The next at-bat, Ramirez easily hauled in a pop fly in foul territory from pinch hitter Conor Gillaspie to end the inning, letting out a roar as the crowd approved.

“It was unbelievable. Everything went right,” Ramirez said of the double play.

At the plate, it was the first three-homer game of Ramirez’s career -- each one going to a different part of the park -- for the most RBIs (six) he has produced in a game. Ramirez got the Red Sox out to a big lead starting in the bottom of the second with one of those no-doubters, a sure thing coming off the barrel as he turned on a 92-mph four-seamer from Matt Cain and watched it go opposite-field into the home bullpen. That shot was upstaged two at-bats later by a Travis Shaw dinger that carried a handful of rows into the right-field bleachers.

The next inning, Ramirez held his follow-through as he jumped on another Cain four-seamer, trotting ever-so-slowly the way another certain Red Sox player named Ramirez used to, as it landed softly onto the platform holding the American flag over the 379-foot sign in left-center field.

Ramirez even stared down Giants reliever Albert Suarez after being plunked in the fifth, offering some choice words as he took his base.

“I get so angry. Sometimes Hanley is not Hanley. It's somebody else,” Ramirez said of the exchange afterward.

In a follow-up question, a reporter told him lip-readers would suggest he told Suarez, “I’ll get you back,” to which Ramirez let out an extended laugh.

“Don’t ask me that, it’s a secret,” he said with a smile. “I’ll tell you later.”

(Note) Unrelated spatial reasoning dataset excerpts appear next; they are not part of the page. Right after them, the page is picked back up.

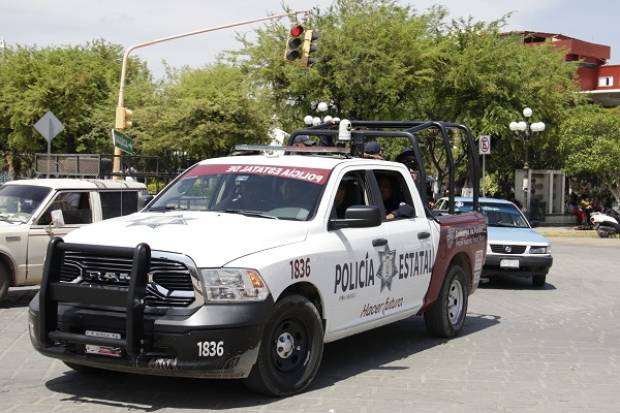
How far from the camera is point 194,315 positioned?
20.2 feet

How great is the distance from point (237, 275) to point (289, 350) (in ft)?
3.06

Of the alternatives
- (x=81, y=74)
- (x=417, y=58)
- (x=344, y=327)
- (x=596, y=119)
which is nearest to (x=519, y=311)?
(x=344, y=327)

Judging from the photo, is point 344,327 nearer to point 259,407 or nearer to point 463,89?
point 259,407

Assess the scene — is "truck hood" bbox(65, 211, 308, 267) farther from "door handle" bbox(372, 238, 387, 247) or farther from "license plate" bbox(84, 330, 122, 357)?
"door handle" bbox(372, 238, 387, 247)

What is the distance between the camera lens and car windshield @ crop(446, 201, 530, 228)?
654 inches

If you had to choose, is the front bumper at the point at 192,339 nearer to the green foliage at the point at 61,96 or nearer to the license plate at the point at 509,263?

Sure enough, Ramirez did get Suarez back. With the Giants mounting a furious comeback, reducing an 8-0 lead to a slim one-run margin, Ramirez came to the plate in the sixth and connected against his newfound nemesis, hammering a long fly to left off Suarez. He hurried up the first-base line watching the ball intently as it lipped just over the Green Monster, into the first row of seats hugging the left-field foul pole, to give the Red Sox all the cushion they’d need with his third homer of the night.

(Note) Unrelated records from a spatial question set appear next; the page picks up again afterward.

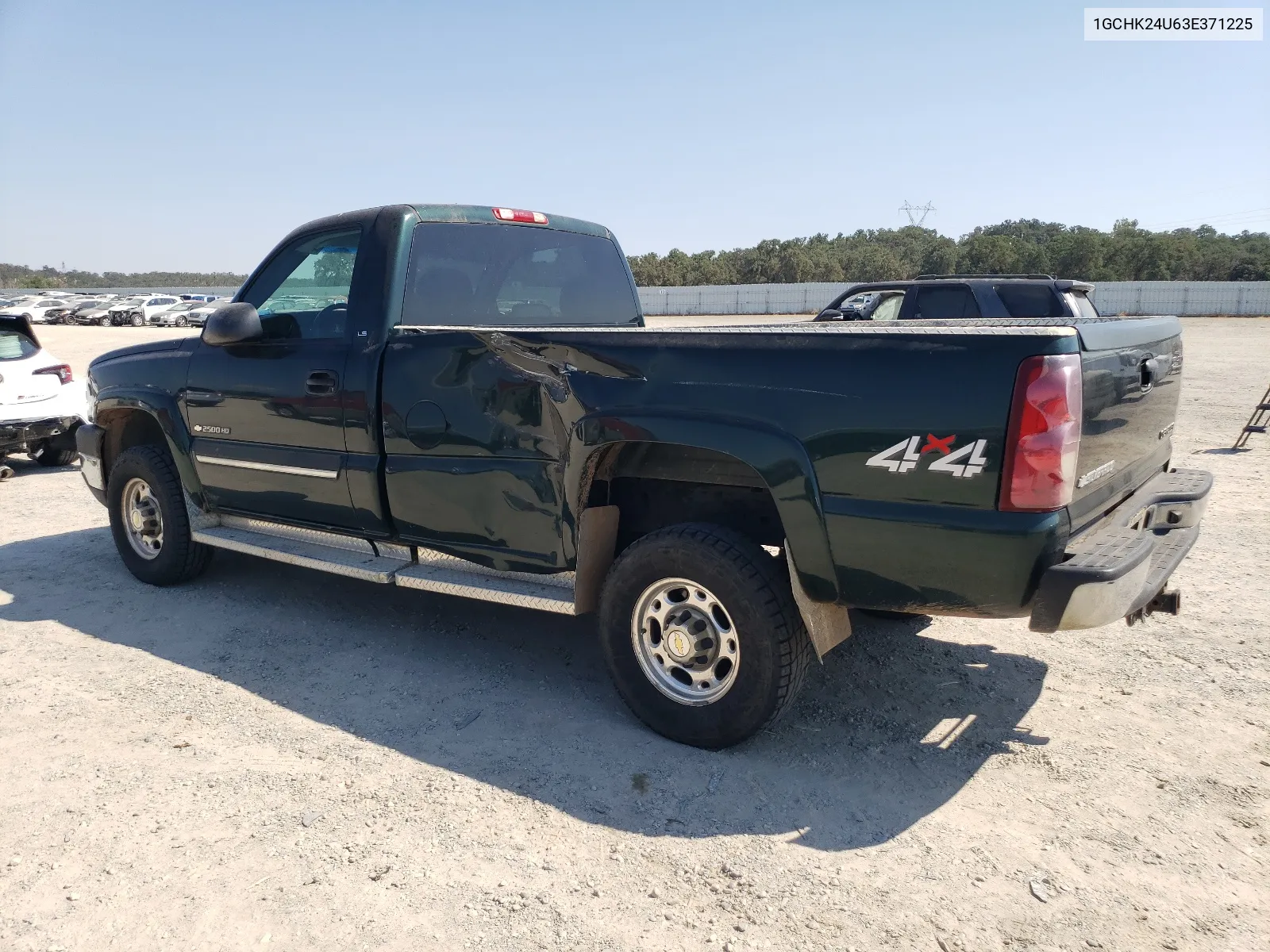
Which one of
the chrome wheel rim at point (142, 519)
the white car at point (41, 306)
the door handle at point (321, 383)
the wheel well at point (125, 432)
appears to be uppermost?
the white car at point (41, 306)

So it was no surprise when, in his last at-bat in the eighth, Ramirez was given a standing ovation, some fans chanting his name, as he stepped into the batter’s box. They showered him with another big ovation as he returned to the dugout following a weak groundout.

That had to be an improbable sight to take in for anyone who sat in those very seats a year ago, watching an aloof Ramirez pout and stumble his way to a blooper-reel season in left field.

“I think it goes back to the work he put in in the offseason. He got himself into great shape, one of the main reasons why he’s been able to endure the regular games played,” manager John Farrell said. “He’s adapted to first base seamlessly. I think he’s having a lot of fun being back in the infield, back on a unit as opposed to left field. He’s giving us everything he’s got.”

Whatever language you want to chalk it up in, this was a gold-standard kind of night.

There were plenty of people in good moods around the clubhouse, and for good reason. With the win, and the Baltimore Orioles' corresponding loss to the New York Yankees, the Red Sox pulled back into sole possession of first place in the AL East for the first time since June 4.